Throughout design projects the term ‘fidelity’ comes up often, the degree of exactness with which something is reproduced. Most commonly when the term fidelity is used it is to distinguish between ‘low’ and ‘high’ fidelity prototypes generally referring to black and white wireframes vs. colour, visual designs.
Such broad brushstrokes often leave us talking past people we work with, designers and clients. Often the required needs, purpose and fidelity required to solve specific problems are not adequately represented by the low/high binary.
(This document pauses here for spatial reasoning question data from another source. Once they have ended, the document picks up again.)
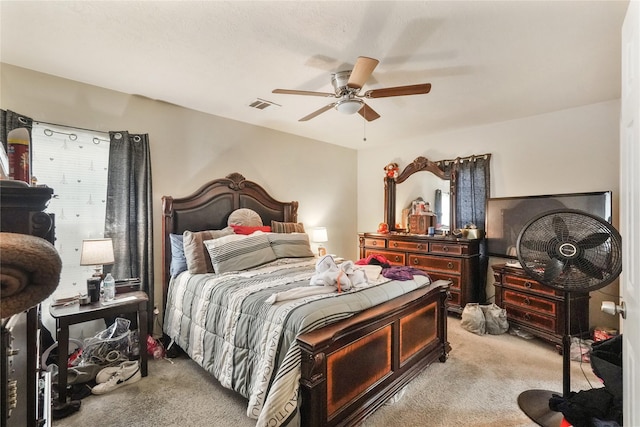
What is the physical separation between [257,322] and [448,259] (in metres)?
2.79

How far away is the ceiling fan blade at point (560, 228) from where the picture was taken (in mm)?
1828

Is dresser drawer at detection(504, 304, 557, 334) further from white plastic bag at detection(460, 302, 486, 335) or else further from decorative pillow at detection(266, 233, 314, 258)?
decorative pillow at detection(266, 233, 314, 258)

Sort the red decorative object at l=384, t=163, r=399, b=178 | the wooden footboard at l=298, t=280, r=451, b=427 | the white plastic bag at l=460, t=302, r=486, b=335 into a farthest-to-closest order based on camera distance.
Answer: the red decorative object at l=384, t=163, r=399, b=178 → the white plastic bag at l=460, t=302, r=486, b=335 → the wooden footboard at l=298, t=280, r=451, b=427

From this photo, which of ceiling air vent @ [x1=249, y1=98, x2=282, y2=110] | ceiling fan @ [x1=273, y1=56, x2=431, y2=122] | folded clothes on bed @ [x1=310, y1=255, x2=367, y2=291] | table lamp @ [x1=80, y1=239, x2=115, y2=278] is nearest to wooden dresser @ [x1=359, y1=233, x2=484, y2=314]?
Result: folded clothes on bed @ [x1=310, y1=255, x2=367, y2=291]

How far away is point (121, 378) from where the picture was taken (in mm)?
2256

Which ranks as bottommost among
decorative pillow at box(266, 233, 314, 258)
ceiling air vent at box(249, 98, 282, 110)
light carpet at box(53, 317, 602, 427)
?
light carpet at box(53, 317, 602, 427)

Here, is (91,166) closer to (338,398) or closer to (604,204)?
(338,398)

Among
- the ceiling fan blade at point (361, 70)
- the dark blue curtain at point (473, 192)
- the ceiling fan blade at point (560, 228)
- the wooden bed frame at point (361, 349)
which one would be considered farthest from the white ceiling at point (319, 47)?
the wooden bed frame at point (361, 349)

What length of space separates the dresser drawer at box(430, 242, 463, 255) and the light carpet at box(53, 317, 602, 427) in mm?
1204

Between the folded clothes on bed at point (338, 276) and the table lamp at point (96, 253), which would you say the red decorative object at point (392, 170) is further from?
the table lamp at point (96, 253)

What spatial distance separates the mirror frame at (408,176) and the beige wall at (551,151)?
0.51ft

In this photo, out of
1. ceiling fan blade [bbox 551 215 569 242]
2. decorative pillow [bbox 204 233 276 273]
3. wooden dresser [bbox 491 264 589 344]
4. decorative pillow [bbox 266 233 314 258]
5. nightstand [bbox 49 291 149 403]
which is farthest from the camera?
decorative pillow [bbox 266 233 314 258]

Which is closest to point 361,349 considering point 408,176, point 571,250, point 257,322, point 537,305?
point 257,322

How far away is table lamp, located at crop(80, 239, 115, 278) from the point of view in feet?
7.53
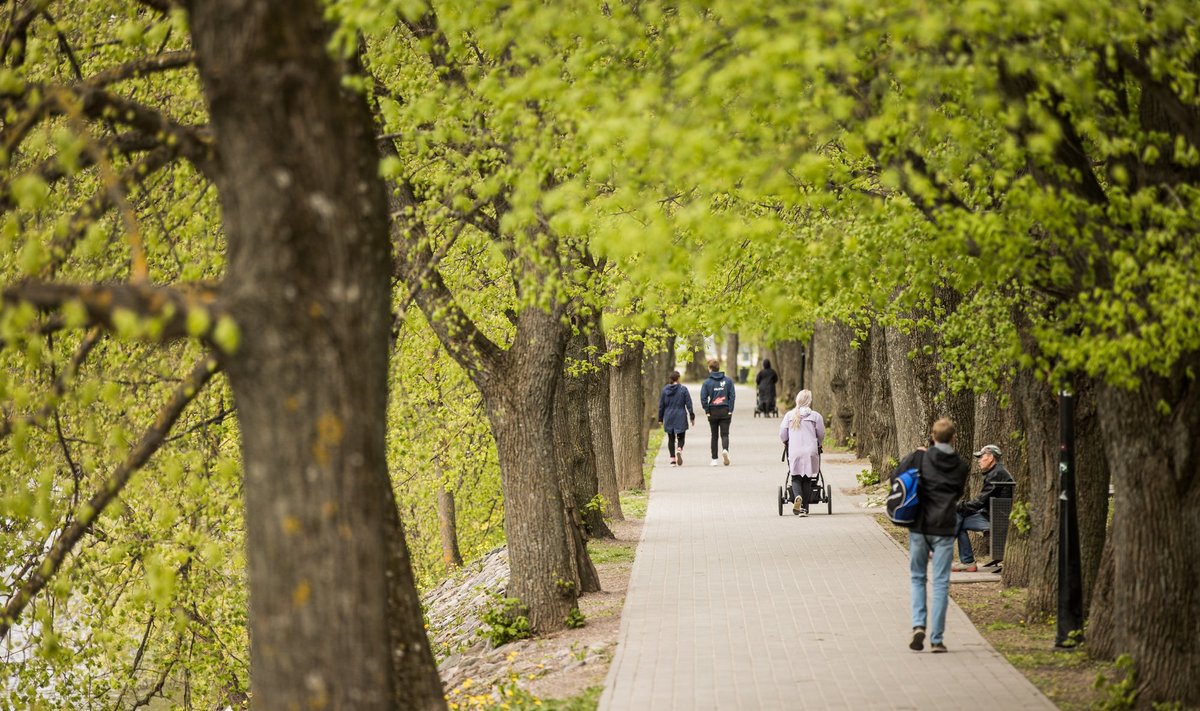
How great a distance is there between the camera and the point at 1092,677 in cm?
1026

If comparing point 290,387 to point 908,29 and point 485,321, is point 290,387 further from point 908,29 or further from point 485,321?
point 485,321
Fleshing out the concept of ‘fidelity’ when it comes to digital design helps set clearer expectations, ensure designs and prototypes are fit for purpose and improve communication overall.
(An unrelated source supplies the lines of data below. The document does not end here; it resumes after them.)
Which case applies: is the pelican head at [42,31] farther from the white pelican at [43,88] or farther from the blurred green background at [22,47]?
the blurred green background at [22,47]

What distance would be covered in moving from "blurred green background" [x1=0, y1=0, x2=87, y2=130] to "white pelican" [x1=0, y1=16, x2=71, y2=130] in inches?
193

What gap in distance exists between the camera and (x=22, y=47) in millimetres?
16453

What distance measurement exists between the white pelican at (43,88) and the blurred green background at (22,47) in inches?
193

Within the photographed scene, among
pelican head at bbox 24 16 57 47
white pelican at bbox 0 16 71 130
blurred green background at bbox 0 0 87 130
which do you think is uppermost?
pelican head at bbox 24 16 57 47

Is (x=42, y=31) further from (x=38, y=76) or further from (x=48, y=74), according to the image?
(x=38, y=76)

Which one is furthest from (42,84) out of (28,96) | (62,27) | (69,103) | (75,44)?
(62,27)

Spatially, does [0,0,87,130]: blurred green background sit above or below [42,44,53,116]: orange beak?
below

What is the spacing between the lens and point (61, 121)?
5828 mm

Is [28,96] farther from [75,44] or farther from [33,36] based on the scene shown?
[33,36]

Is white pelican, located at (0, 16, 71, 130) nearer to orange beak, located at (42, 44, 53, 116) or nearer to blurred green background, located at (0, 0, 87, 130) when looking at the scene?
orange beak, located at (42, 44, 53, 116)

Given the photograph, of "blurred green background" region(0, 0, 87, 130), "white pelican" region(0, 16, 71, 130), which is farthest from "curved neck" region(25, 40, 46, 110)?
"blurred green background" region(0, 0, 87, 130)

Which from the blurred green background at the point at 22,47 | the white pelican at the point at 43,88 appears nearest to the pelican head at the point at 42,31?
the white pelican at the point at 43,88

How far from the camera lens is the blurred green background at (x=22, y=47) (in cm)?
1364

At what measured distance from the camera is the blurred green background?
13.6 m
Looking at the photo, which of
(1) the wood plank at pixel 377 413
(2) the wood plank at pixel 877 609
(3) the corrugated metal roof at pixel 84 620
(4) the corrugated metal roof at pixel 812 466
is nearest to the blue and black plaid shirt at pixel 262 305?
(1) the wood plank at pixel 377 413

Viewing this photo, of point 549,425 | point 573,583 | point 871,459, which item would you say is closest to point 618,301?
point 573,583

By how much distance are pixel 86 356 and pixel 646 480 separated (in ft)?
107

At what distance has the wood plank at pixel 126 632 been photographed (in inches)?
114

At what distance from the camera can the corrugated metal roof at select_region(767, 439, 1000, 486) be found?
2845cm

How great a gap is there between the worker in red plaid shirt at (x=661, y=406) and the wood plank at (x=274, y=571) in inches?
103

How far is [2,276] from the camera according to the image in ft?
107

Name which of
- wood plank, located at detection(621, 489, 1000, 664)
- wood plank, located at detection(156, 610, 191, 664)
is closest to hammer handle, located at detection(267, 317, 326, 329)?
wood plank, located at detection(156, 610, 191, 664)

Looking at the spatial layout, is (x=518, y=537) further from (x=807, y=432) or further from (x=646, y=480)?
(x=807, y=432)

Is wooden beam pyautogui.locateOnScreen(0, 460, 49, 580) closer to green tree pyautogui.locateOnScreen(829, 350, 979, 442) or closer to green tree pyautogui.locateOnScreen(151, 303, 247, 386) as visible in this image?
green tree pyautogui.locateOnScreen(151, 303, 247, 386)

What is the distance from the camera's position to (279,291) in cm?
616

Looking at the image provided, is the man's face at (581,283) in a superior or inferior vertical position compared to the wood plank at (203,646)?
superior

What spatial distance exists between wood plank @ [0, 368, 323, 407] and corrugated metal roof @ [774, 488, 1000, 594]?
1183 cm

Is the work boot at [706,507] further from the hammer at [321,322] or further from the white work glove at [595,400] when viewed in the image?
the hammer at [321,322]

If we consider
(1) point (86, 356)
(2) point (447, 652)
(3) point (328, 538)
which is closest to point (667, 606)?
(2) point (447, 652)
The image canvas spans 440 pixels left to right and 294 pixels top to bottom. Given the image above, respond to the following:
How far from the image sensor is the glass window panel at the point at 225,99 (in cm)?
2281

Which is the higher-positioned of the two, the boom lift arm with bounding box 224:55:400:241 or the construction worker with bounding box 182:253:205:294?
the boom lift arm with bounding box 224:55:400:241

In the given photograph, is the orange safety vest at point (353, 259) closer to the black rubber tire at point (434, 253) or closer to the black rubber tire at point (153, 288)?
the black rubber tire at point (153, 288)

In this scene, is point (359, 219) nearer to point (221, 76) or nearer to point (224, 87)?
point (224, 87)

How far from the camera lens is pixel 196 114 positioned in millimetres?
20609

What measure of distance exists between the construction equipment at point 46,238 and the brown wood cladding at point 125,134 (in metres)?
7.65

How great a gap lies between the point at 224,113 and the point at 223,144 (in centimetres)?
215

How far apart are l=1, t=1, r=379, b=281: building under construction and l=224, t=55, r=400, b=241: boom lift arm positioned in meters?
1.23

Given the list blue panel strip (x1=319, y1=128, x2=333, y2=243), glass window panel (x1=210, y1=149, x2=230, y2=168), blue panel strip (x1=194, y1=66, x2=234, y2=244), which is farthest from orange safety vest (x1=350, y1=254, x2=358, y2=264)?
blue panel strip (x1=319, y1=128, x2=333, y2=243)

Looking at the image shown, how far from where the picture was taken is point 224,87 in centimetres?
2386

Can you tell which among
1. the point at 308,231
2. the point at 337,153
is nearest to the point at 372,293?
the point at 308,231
Five Factors of Design Fidelity
To explore fidelity in greater detail we can break it down into five separate components:
- Visual: The visual fidelity refers to the visual design elements that make a design appear closer to a wireframe, work in progress or final design.
- Interaction: This can include the detail of interactions within the designs or prototype e.g. animations, are forms and buttons interactive, etc.
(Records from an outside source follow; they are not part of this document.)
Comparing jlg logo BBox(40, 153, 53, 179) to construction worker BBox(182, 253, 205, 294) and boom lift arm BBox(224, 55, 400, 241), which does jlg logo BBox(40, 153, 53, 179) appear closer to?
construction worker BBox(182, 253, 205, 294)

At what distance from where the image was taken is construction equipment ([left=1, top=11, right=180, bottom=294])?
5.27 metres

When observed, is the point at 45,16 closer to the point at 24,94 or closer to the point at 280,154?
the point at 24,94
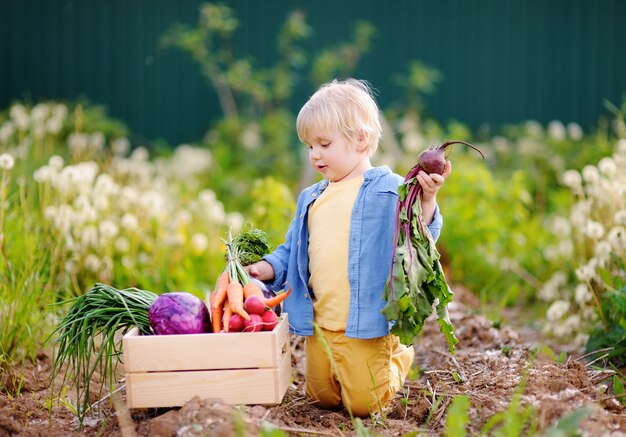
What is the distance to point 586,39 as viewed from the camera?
9.88 metres

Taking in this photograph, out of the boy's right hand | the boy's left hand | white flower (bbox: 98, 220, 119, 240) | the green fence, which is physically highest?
the green fence

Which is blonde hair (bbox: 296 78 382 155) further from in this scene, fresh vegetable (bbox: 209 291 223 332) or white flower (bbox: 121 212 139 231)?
white flower (bbox: 121 212 139 231)

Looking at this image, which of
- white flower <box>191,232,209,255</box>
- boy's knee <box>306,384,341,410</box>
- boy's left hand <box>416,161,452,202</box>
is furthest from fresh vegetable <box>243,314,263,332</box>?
white flower <box>191,232,209,255</box>

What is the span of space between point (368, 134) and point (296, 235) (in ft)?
1.86

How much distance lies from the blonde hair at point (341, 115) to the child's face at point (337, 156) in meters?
0.03

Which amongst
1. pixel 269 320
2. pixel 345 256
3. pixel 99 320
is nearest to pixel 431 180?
pixel 345 256

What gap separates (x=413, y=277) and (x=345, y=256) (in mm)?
400

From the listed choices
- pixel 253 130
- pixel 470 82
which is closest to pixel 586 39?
pixel 470 82

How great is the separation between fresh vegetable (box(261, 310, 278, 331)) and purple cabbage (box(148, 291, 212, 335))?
0.25 m

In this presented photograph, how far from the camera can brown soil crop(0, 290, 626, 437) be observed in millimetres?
2639

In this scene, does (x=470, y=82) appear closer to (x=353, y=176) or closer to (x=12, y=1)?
(x=12, y=1)

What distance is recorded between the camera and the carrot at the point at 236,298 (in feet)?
9.75

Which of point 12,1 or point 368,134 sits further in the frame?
point 12,1

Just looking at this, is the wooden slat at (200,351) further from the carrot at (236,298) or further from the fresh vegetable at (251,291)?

- Breadth: To what degree is this the whole or just a part of a whole experience.
- Depth: At a given level of breadth, to what degree is the user constrained within a set flow, task or section of the design.
- Content: How real is the content, contextual choices and copy within the design and/or prototype?
By thinking about fidelity in this way we can be more purposeful in ensuring our designs and prototypes can actually help us solve and uncover the insights we need to progress with the design process.
How does this influence what we choose to design?
Choosing when to focus on the depth and breadth of a design may be critical to understanding the validity of a new feature and whether it provides value to people. On the other hand, ensuring amendments to a form flow are interactive and look visually on par with the current experience can be critical for making small iterative improvements and changes in user behaviour.
Often when design is discussed there is often an inherent challenge that all wireframes are ‘low fidelity’ and all visual designs are ‘high fidelity’ but instead need to focus on how designs and prototypes are fit for purpose depending on problems we’re attempting to solve.
How does this inform the tools we use to prototype?
Depending on where we are in the design process (concept validation vs. small usability improvements and refinement), time available and problems we’re attempting to answer and the appropriate fidelity needed all inform the choice of tool most suited for the situation.
When creating designs and prototypes I like to group tools into three key categories:
- Paper Prototyping
- Basic Prototyping (Figma)
- Advanced Prototyping (Axure, Protopie, Dev)
|Name||Exploration||Fail Fast||Attachment||Feedback||Fidelity Strengths|
|Paper Prototyping||Fewer limitations, effort, experience and skills required to create ideas||Quick to create ideas and prep for testing||Less effort is required with the medium making it easier to move on if things aren’t working||Greater honesty due to lower fidelity / Good for concept validation|
|Basic Prototyping||Greater limitations, effort, experience and skills required to create ideas||More detailed tools to create ideas||More effort is required with the medium making it easier to build attachments to designs||Good for concept validation|
|Advanced Prototyping||Focus shifts to small interaction changes and usability||Focus shifts to small interaction changes and usability||Making changes becomes more difficult due to complexity and therefore reticence to change things||Good for usability testing and refinement / Sometimes concept validation and usability are tied together e.g. calculators / Form Flows|
I definitely know I’ve been guilty of testing basic prototypes when conducting user testing for form flows when an advanced, interactive prototype would have been better suited to the task. Or not spending enough time on paper exploring ideas before jumping onto Figma.
Is this an experience shared across the industry?
The 2022 Design Tools Survey by UX Tools, totalling 4,260 respondents, gives us some insight into how common this ‘comfort’ with go-to tools is. Of those surveyed 86 per cent of those survey use basic prototyping tools, 91 per cent of those use Figma specifically. While only 53 per cent use advanced prototyping tools, with Protopie and Axure being on roughly equal footing with those using coded prototypes. Sketching and paper prototyping are completely absent from the survey responses and methodology. What this tells us is that comfort with key tools is common and the greater complexity is possible a blocker to advanced prototyping even when it might be more appropriate to the task at hand.
What can we do moving forward?
Often we get comfortable with the tools we use day in and day out to the point that the choice becomes not a choice at all, but rather the default. We don’t always stop to ask where am I in the design process, what do I need to solve and what do I need to create to get there. By using these frameworks of fidelity and tool categories we can begin to challenge ourselves to use the right tools at the right time.